▸ **SELECTED PASSAGE**
The main thing to watch out for with slices also helps you to think about using slices. Remember that with any slice, there are really two parts:

  • there is a slice header, which keeps a pointer to the array and provides the length and capacity; and
  • there is some underlying array, somewhere.

You can provide the underlying array yourself:

var space [10]int

someSlice := space[:]

or you can use make (or a function that itself calls make) to have the runtime allocate the array somehow.1 Meanwhile, the compiler will allocate the slice header for you.

Calling any function, passing the slice as an argument, will pass it a copy of the slice header. The underlying array is still wherever it is, but the function you call gets a copy of the slice header. Note that in your own functions, you can inspect this slice header, directly or indirectly; see icza's answer to How to inspect slice header?.

Functions that you call might decide on their own: Gosh, this slice header talks about an array that's too small for the things I would like to put into the array. I'll allocate a new array somewhere, copy all the old array's values via the old slice header, and use the new slice header with the new array to do my work. The built in append does exactly this.

A function that does do this sort of thing tends to do it not always, but only sometimes: sometimes, the slice header talks about an array that's already big enough, so it can just put more stuff in the array.

▸ **GIVEN ENTRIES**

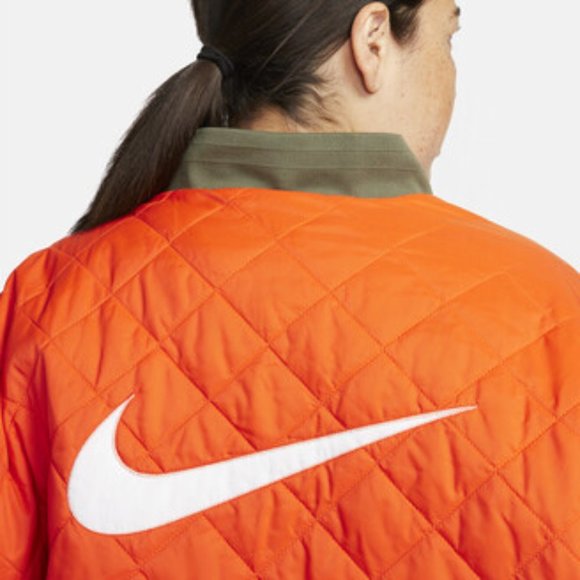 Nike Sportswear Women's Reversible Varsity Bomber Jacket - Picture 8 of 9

* * *

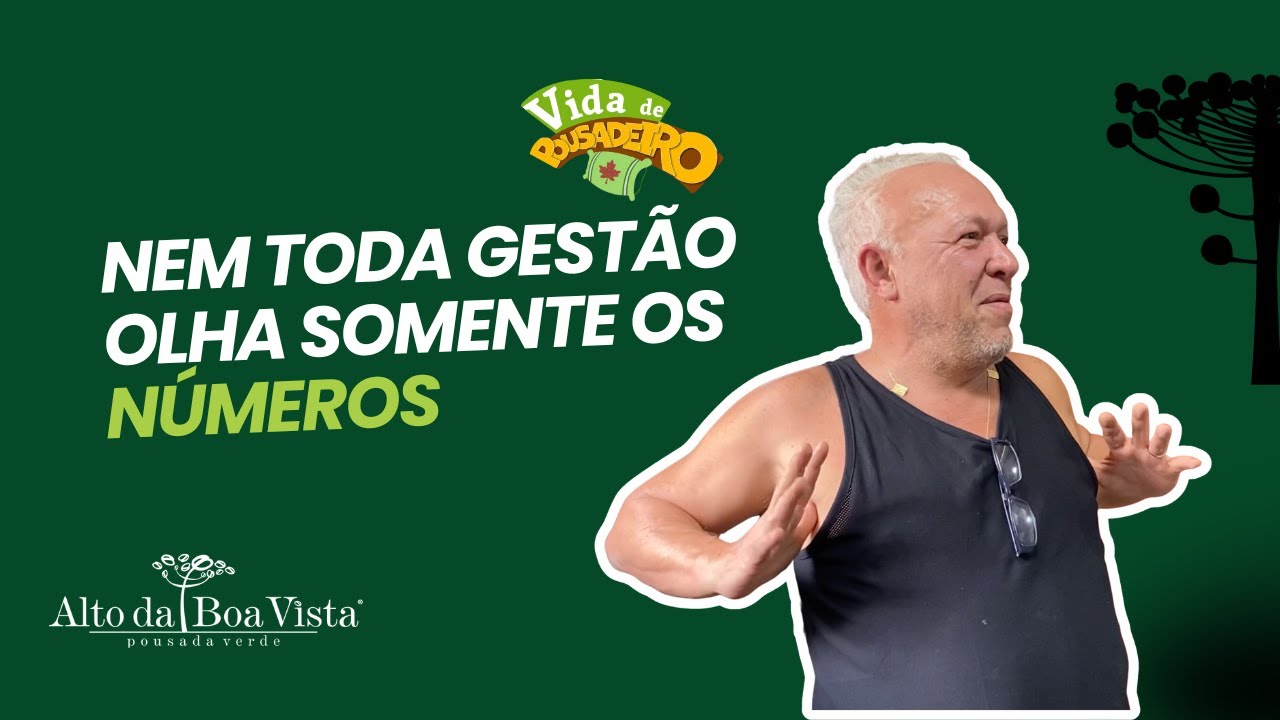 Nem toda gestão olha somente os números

▸ **EXERCISE BRIEF**
From the text on slices above the rows, extract word for word the part that begins with the words containing "The main thing" and ends with "header for you.".

▸ **ANSWER FOR THIS EXERCISE**
The main thing to watch out for with slices also helps you to think about using slices. Remember that with any slice, there are really two parts:

  • there is a slice header, which keeps a pointer to the array and provides the length and capacity; and
  • there is some underlying array, somewhere.

You can provide the underlying array yourself:

var space [10]int

someSlice := space[:]

or you can use make (or a function that itself calls make) to have the runtime allocate the array somehow.1 Meanwhile, the compiler will allocate the slice header for you.